Goal: In the copy, include every entry exactly but none of the pictures.

[Rows of spatial question data]
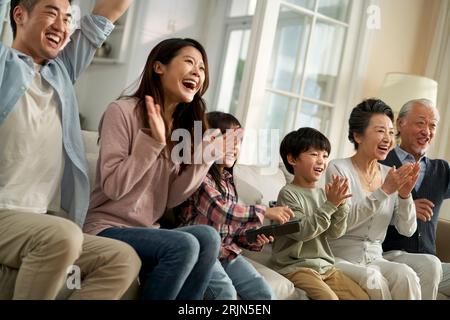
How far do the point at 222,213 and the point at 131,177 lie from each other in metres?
0.34

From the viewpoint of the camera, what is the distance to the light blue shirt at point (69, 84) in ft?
4.42

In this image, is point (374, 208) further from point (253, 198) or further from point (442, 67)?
point (442, 67)

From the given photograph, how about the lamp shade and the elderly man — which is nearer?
the elderly man

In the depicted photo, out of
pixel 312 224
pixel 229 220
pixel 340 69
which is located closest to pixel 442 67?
pixel 340 69

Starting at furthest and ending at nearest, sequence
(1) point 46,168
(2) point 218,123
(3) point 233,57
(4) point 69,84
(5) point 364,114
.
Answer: (3) point 233,57 → (5) point 364,114 → (2) point 218,123 → (4) point 69,84 → (1) point 46,168

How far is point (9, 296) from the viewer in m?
1.31

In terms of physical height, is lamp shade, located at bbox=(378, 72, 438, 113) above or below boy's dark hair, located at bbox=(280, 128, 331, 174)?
above

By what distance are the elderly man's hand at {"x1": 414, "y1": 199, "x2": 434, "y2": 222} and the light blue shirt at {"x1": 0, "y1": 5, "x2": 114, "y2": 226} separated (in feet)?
4.30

Written solution:
How far do the point at 222,213 and the point at 131,177 lie from each other in metres?
0.34

From the viewpoint of the camera, what is the distance to the light blue shirt at point (69, 84) in ft?
4.42

In this image, is point (374, 208) further from point (253, 198) or further from point (442, 67)?
point (442, 67)

From the given photograph, how about the lamp shade and the elderly man — which is nearer?
the elderly man

In the depicted photo, out of
pixel 312 224
pixel 229 220
pixel 340 69
which is located closest to pixel 442 67?
pixel 340 69

Starting at furthest and ending at nearest, sequence
(1) point 46,168
(2) point 218,123
(3) point 233,57
(4) point 69,84
(5) point 364,114
.
Answer: (3) point 233,57 → (5) point 364,114 → (2) point 218,123 → (4) point 69,84 → (1) point 46,168

How far is point (9, 296) from the viewer in m?
1.31

In terms of physical height, is lamp shade, located at bbox=(378, 72, 438, 113) above or below boy's dark hair, located at bbox=(280, 128, 331, 174)?
above

By what distance are the elderly man's hand at {"x1": 414, "y1": 199, "x2": 434, "y2": 222} and the light blue shirt at {"x1": 0, "y1": 5, "x2": 114, "y2": 226} separated (in feet)?
4.30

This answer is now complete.